Task directions: Gather every line of the data below that contains the word "point".

Supplied entries:
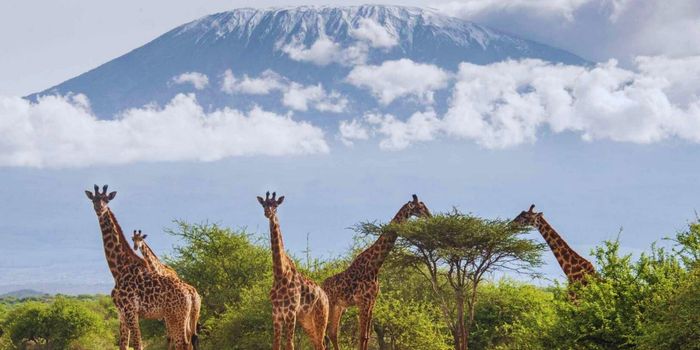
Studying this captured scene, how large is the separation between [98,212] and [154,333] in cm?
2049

--

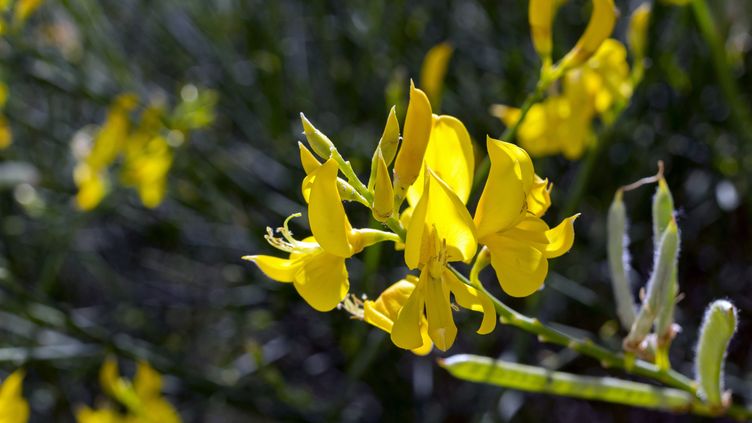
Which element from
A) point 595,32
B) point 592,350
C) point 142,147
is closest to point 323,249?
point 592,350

Task solution:
A) point 595,32
B) point 592,350
C) point 142,147
is closest to point 323,249?
point 592,350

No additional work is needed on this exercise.